- [Given exercise] Reproduce the material in full, exactly as written.

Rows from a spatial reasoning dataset
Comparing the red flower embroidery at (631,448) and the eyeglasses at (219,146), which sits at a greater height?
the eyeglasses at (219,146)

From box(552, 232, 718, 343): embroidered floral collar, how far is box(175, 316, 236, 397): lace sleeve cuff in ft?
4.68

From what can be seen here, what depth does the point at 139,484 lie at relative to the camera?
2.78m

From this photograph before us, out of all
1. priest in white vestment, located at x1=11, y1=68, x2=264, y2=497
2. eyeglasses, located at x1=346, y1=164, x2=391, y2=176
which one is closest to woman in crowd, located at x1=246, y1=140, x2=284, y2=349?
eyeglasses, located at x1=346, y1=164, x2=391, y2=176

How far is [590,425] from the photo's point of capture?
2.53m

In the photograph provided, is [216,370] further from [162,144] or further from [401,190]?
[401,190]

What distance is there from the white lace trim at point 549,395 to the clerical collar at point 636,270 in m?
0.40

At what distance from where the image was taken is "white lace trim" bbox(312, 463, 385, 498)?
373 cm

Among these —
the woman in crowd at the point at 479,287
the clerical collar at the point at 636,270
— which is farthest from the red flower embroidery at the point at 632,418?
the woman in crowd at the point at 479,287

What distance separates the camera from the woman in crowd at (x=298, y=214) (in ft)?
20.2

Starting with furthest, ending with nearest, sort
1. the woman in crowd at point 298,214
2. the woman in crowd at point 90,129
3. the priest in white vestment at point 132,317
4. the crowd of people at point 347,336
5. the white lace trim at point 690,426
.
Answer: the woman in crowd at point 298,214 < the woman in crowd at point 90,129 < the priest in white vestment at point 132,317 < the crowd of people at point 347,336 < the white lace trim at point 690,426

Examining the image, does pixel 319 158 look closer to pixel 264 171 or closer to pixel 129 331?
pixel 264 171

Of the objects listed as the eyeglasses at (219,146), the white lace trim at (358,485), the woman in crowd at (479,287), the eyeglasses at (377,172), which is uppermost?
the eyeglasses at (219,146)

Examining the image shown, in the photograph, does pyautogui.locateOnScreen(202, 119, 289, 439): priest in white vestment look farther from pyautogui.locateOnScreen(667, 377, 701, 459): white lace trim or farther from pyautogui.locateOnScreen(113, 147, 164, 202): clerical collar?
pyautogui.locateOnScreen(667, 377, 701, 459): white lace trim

- [Result]
Comparing the red flower embroidery at (631,448) and the eyeglasses at (219,146), which sits at a greater height?
the eyeglasses at (219,146)

From box(552, 232, 718, 343): embroidered floral collar, how far is box(175, 316, 236, 397): lace sleeve cuff in ft?
4.68

From what can be seen here, what depth does the point at 139,484 lie at relative to the camera?
2.78m

From this photograph before us, out of all
1. priest in white vestment, located at x1=11, y1=68, x2=264, y2=497
2. eyeglasses, located at x1=346, y1=164, x2=391, y2=176
which one is closest to woman in crowd, located at x1=246, y1=140, x2=284, y2=349?
eyeglasses, located at x1=346, y1=164, x2=391, y2=176

How far is [590,425] from the photo's point of capture?
2.53m

In the photograph provided, is [216,370] further from [162,144] or further from [401,190]?
[401,190]

What distance is there from the white lace trim at point 549,395 to the clerical collar at point 636,270 in m?
0.40

At what distance from where the image was taken is "white lace trim" bbox(312, 463, 385, 498)?
373 cm

Among these —
the woman in crowd at the point at 479,287
the clerical collar at the point at 636,270
— which is farthest from the red flower embroidery at the point at 632,418?
the woman in crowd at the point at 479,287

What distance separates the camera from the woman in crowd at (x=298, y=214) (in ft)?
20.2

Starting with furthest, ending with nearest, sort
1. the woman in crowd at point 298,214
2. the woman in crowd at point 90,129
3. the priest in white vestment at point 132,317
4. the crowd of people at point 347,336
5. the white lace trim at point 690,426
.
Answer: the woman in crowd at point 298,214 < the woman in crowd at point 90,129 < the priest in white vestment at point 132,317 < the crowd of people at point 347,336 < the white lace trim at point 690,426

Examining the image, does pixel 319 158 look closer to pixel 264 171 or closer to pixel 129 331?
pixel 264 171

Of the objects listed as the eyeglasses at (219,146), the white lace trim at (358,485), the woman in crowd at (479,287), the eyeglasses at (377,172), which is uppermost?
the eyeglasses at (219,146)

Examining the image shown, in the photograph, does pyautogui.locateOnScreen(202, 119, 289, 439): priest in white vestment look farther from pyautogui.locateOnScreen(667, 377, 701, 459): white lace trim or farther from pyautogui.locateOnScreen(113, 147, 164, 202): clerical collar?
pyautogui.locateOnScreen(667, 377, 701, 459): white lace trim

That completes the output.